Raw data —
========================

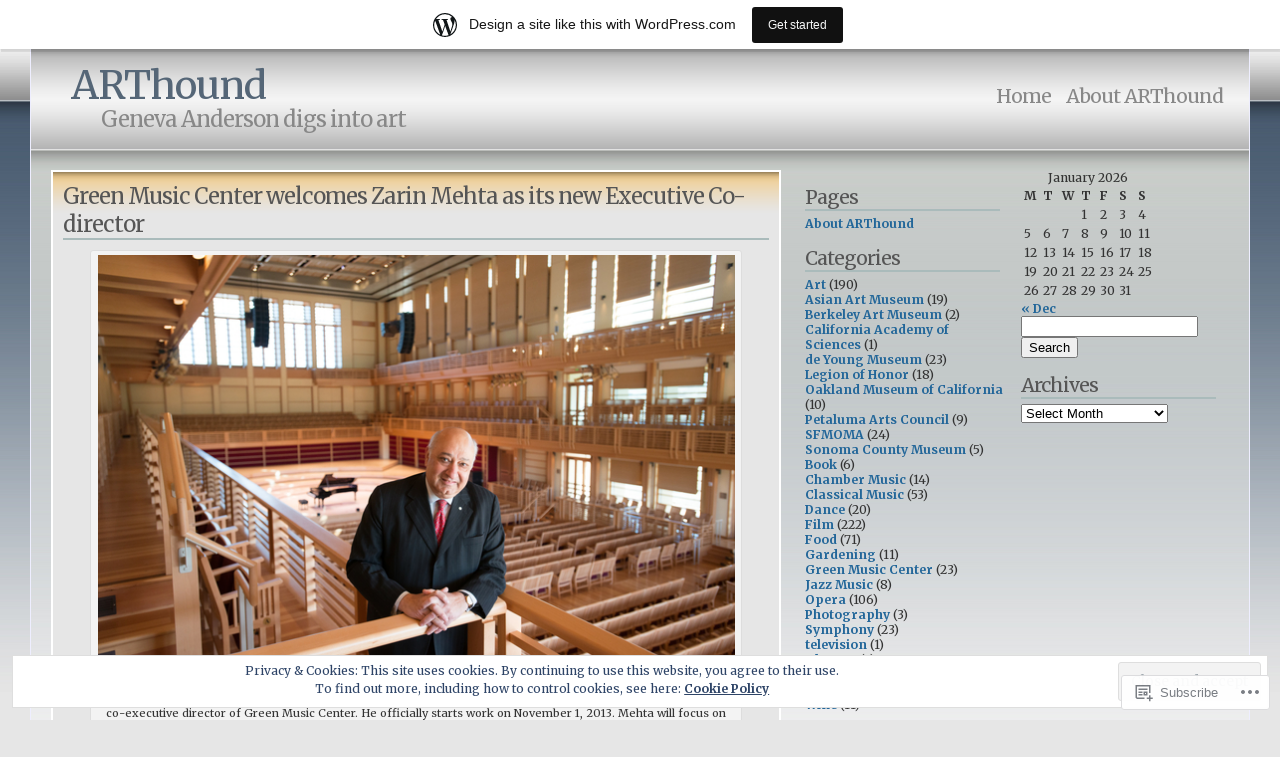

--- FILE ---
content_type: text/css
request_url: https://s0.wp.com/wp-content/themes/pub/andreas04/style.css?m=1741693321i
body_size: 1404
content:
body{margin:0;padding:0;font:76% tahoma,verdana,sans-serif;background:#e6e6e6 url(images/bodybg.png) repeat-x;color:#333;text-align:center}a{text-decoration:none;color:#269;font-weight:bold}a:hover{text-decoration:underline}p{margin:0 0 15px 0;line-height:1.5em}h1,h2,h3,h4{margin:0;padding:0;font-weight:normal}h1{font-size:3.2em;letter-spacing:-1px;color:#567;margin:12px 0 5px 20px}h1 a:hover{text-decoration:none}h2{font-size:1.8em;letter-spacing:-1px;margin:-10px 0 0 50px;color:#888}h3{color:#555;font-size:1.4em;margin:1em 0 0.5em 0.5em}h4{font-size:1.2em;font-weight:bold}#container{width:92%;min-width:760px;padding:0 20px;margin:0 auto;background:#f0f0f0 url(images/contentbg.png) repeat-x;color:#333;text-align:left;border-left:1px solid #eef;border-right:1px solid #eef}#sitetitle{float:left;height:100px;width:42%;color:#333}#sitetitle a{color:#567;font-weight:normal}#sitetitle a:hover{color:#269}#menu{height:71px;padding-top:35px;text-align:right}#menu ul, #menu li{display:inline;list-style-type:none;margin:0;padding:0}#menu li{position:relative}#menu a{color:#888;font-size:1.6em;font-weight:normal;height:100px;letter-spacing:-1px;margin:0;padding:34px 6px 40px 6px}#menu a:hover{background:#fff url(images/menuhover.png) repeat-x;border-right:1px solid #eee;border-left:1px solid #eee;color:#269;padding:34px 5px 40px 5px;text-decoration:none}#menu .children .children,
#menu .sub-menu .sub-menu{margin-left:12px}#menu ul ul{display:none;float:left;position:absolute;top:71px;left:0;text-align:left;width:85px;z-index:9999}#menu ul ul ul{top:42px}#menu ul ul li{min-width:105px}#menu ul ul a{background:#fff;padding:12px 6px;width:105px}#menu ul ul a:hover{border:none;padding:12px 6px}#menu ul li:hover > ul{display:block}#content{margin-top:30px;width:100%;clear:both;background:url(images/xglobebottom.gif) bottom left no-repeat}#content h2{margin:0 0 10px 0;color:#555;border-bottom:2px solid #abb}#content h2 a{color:#555;font-weight:normal}#content h2 a:hover{color:#269;text-decoration:none;background:none}#content p{margin:0.5em 1em 0.8em 1em}#left{width:62%;float:left}#right{margin-left:64%;margin-top:-15px}#right h2{margin:15px 0 5px 0;width:98%;font-size:1.6em}#footer{clear:both;padding:10px 0 12px 24px;text-align:left;color:#888}#footer a{color:#888;font-weight:normal}#footer span{color:#aaa;font-size:2em;letter-spacing:-2px}.entry{position:relative;margin:0 0 20px 0;border:2px solid #fff;background:#eee url(images/entrybg.png) repeat-x;color:#333;padding:10px 10px 0 10px}.entry a:hover, .intro a:hover{text-decoration:none;padding-bottom:2px;background:url(images/flash2.gif) bottom left repeat-x}.entry img{border:1px solid #333}.entry img.wp-smiley{border:0}.sticky{border-color:#222}.link{color:#269;background:url(images/linkarrow.gif) left no-repeat;display:block;margin:4px 0 0 0;padding:2px 1em}.link:hover{color:#48b;background:url(images/blinkarrow.gif) left no-repeat;text-decoration:none}.thumbs img{position:relative;padding:3px;margin:0 2px 2px 0;border:1px solid #fff;background-color:#ddd;color:#555}.thumbs img:hover{background:url(images/flash.gif)}.entryphoto{margin:5px 10px 10px 0;float:left;padding:3px;border:1px solid #fff;background-color:#ddd;color:#333}.meta{clear:both;border-top:2px solid #ccc;padding:5px 1px 0 0;margin:10px 0 0 0;text-align:left;font-size:0.9em;color:#567}.date{font-weight:bold}.pagenav{color:#888;text-align:center}.entry img{position:relative}.subcontainer{width:98%}.subcontainer ul, .subcontainer li{list-style-type:none;padding:0;margin:0}.sidebar-about{overflow:hidden}.rightsub{float:left;width:48%}.rightsub2{float:right;width:48%}.right{text-align:right}.center{text-align:center}.clear{clear:both}.hide{display:none}.widget a img{border:none}img.centered, img.aligncenter{display:block;margin-left:auto;margin-right:auto}img.alignright{padding:4px;margin:0 0 2px 7px;display:inline}img.alignleft{padding:4px;margin:0 7px 2px 0;display:inline}.alignright{float:right}.alignleft{float:left}.aligncenter, div.aligncenter{display:block;margin-left:auto;margin-right:auto}.wp-caption{border:1px solid #ddd;text-align:center;background-color:#f3f3f3;padding-top:4px;margin:10px;max-width:97%;-moz-border-radius:3px;-khtml-border-radius:3px;-webkit-border-radius:3px;border-radius:3px}.wp-caption img{height:auto;margin:0;max-width:98%;padding:0;border:0 none}.wp-caption p.wp-caption-text{font-size:11px;line-height:17px;padding:0 4px 5px;margin:0}object,
embed{max-width:100%}#respond h3{border-bottom:2px solid #abb;color:#555;margin-bottom:10px}#respond label{clear:right;font-size:10px}#respond input[type="text"]{float:left;margin-right:6px}#respond .comment-form-comment label,
#respond .form-allowed-tags{display:none}#respond .required{color:red}#respond .subscribe-label{font-size:12px}#respond .comment-notes{font-size:11px}.sharedaddy{margin:0.5em 1em 0}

========================

Required work — Search the entries for the word "form" and gather every line where it appears.

Result of the exercise —
embed{max-width:100%}#respond h3{border-bottom:2px solid #abb;color:#555;margin-bottom:10px}#respond label{clear:right;font-size:10px}#respond input[type="text"]{float:left;margin-right:6px}#respond .comment-form-comment label,
#respond .form-allowed-tags{display:none}#respond .required{color:red}#respond .subscribe-label{font-size:12px}#respond .comment-notes{font-size:11px}.sharedaddy{margin:0.5em 1em 0}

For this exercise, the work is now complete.